La diversification des espèces après les crises

Après chaque crise majeure, la vie a toujours su rebondir et se diversifier à nouveau.

  • Radiations adaptatives : C'est un processus rapide de diversification d'une lignée ancestrale en de nombreuses nouvelles espèces, occupant une multitude de niches écologiques.
    • Elles surviennent souvent après une extinction massive, qui libère de l'espace et des ressources en éliminant les compétiteurs.
    • Elles peuvent aussi être déclenchées par l'apparition d'une innovation évolutive (ex : l'aile chez les oiseaux, la fleur chez les plantes à fleurs) qui ouvre de nouvelles possibilités écologiques.
  • Colonisation de nouvelles niches écologiques : Une niche écologique est l'ensemble des conditions environnementales et des ressources qu'une espèce utilise. Après une crise, de nombreuses niches se retrouvent vides. Les espèces survivantes (ou de nouvelles espèces qui apparaissent) peuvent alors les coloniser et se spécialiser pour les exploiter.
  • Exemples de diversification :
    • Après la crise Crétacé-Tertiaire, la disparition des dinosaures a permis la radiation adaptative des mammifères, qui ont alors occupé toutes sortes de niches (terrestres, aériennes, marines).
    • L'explosion cambrienne (bien que ce ne soit pas une crise d'extinction) a vu l'apparition rapide de la plupart des grands groupes d'animaux actuels.

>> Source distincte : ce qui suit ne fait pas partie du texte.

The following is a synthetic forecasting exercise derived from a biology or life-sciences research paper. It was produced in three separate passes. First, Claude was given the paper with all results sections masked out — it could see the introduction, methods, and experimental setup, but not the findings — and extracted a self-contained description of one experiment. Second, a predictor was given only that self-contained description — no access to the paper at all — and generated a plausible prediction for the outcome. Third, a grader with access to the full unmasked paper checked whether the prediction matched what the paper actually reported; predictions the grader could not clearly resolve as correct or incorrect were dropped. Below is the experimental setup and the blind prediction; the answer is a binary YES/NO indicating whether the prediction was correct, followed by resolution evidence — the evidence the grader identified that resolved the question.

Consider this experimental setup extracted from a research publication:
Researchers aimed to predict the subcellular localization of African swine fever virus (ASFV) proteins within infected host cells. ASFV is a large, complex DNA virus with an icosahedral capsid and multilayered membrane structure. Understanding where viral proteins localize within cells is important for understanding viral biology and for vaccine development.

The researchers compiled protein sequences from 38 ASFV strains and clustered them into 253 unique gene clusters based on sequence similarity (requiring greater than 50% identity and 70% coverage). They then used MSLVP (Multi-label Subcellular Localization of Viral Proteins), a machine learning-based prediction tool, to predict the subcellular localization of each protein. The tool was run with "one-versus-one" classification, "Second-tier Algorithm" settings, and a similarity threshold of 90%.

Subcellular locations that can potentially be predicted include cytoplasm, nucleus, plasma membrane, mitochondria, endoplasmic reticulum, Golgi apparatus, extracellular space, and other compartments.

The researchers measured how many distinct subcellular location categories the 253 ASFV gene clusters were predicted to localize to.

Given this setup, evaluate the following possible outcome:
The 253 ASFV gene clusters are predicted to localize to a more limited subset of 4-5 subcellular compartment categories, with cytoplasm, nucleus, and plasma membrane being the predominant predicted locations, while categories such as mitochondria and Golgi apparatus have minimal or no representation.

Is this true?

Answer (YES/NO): NO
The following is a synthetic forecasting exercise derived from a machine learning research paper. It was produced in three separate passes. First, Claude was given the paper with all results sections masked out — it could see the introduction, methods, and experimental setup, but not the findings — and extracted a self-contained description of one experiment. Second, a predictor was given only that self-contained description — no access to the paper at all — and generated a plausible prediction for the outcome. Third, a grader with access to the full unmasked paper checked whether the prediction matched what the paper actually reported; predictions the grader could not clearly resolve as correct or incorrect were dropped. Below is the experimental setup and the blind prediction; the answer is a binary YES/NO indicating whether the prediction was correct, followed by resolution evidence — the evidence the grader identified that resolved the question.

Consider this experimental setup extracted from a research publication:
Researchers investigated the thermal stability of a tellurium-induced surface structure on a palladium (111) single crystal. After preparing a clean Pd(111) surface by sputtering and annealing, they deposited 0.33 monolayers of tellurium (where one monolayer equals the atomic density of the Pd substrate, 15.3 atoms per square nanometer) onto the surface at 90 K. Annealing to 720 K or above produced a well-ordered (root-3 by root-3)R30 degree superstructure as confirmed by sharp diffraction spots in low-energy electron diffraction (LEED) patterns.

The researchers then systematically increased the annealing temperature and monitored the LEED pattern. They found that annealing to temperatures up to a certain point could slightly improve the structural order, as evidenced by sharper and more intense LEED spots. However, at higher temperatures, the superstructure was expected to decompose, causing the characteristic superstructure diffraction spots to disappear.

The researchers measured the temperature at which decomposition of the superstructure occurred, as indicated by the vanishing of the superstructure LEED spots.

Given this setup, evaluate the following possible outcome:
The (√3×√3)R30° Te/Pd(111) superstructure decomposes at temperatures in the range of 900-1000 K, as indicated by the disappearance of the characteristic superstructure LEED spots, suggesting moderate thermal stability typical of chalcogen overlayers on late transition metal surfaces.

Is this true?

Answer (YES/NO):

L'impact de l'Homme sur l'évolution actuelle

L'activité humaine est devenue une force évolutive majeure, agissant à une échelle et une vitesse sans précédent, conduisant à ce que certains appellent la "sixième extinction de masse".

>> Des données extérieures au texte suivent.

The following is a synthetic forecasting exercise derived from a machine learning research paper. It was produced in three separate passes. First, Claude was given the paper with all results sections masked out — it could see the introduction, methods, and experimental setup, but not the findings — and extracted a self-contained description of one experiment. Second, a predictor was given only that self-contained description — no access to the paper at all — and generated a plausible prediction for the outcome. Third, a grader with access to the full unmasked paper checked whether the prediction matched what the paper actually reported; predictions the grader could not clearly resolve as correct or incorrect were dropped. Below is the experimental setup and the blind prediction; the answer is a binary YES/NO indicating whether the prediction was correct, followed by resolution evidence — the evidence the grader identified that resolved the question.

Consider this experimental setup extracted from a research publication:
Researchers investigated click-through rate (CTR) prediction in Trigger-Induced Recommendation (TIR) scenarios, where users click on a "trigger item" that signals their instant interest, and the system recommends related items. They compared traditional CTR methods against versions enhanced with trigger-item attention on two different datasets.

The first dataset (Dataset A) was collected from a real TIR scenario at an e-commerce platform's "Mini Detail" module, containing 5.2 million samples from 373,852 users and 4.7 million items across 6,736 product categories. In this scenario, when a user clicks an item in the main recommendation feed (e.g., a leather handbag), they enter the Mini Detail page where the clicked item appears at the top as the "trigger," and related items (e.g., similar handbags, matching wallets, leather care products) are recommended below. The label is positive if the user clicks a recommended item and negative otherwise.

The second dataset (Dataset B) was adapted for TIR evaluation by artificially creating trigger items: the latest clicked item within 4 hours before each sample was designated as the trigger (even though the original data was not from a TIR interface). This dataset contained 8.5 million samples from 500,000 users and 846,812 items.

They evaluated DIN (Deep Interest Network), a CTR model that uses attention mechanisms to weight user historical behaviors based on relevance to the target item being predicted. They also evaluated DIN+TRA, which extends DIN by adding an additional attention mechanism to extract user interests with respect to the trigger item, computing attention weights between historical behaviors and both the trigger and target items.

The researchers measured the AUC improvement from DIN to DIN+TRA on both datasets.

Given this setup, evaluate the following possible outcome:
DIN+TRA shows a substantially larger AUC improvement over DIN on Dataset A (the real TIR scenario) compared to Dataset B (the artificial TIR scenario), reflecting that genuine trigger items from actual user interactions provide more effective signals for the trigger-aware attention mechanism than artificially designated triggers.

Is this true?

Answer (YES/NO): YES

  • Accélération des extinctions : Le rythme actuel d'extinction des espèces est 100 à 1000 fois supérieur au rythme naturel. Les causes sont multiples :
    • Destruction et fragmentation des habitats (déforestation, urbanisation, agriculture intensive).
    • Sur-exploitation des ressources (surpêche, chasse excessive).
    • Introduction d'espèces invasives qui concurrencent ou prédatent les espèces indigènes.
    • Pollution de l'eau, de l'air et des sols.
    • Changement climatique d'origine anthropique (réchauffement global, acidification des océans).
  • Modification des habitats : L'Homme modifie profondément les écosystèmes. La déforestation de l'Amazonie, la construction de barrages, l'artificialisation des sols, tout cela change les pressions de sélection et favorise certaines espèces au détriment d'autres.
  • Sélection artificielle et OGM :
    • Sélection artificielle : Depuis des milliers d'années, l'Homme sélectionne consciemment des caractères avantageux chez les animaux domestiques (bovins pour la viande/lait) et les plantes cultivées (rendement, résistance aux maladies). Cela a créé des races et des variétés très différentes des espèces sauvages d'origine. C'est une forme de sélection très puissante et rapide.
    • Organismes Génétiquement Modifiés (OGM) : En insérant des gènes d'une espèce à une autre (transgénèse) ou en modifiant directement le génome (édition génomique), l'Homme crée de nouvelles combinaisons génétiques et de nouveaux caractères. Cela a des implications éthiques et écologiques importantes, car ces OGM interagissent avec l'environnement et peuvent potentiellement influencer l'évolution des espèces sauvages.

L'Homme n'est pas seulement un observateur de l'évolution, il en est un acteur majeur, avec des responsabilités considérables pour l'avenir de la biodiversité.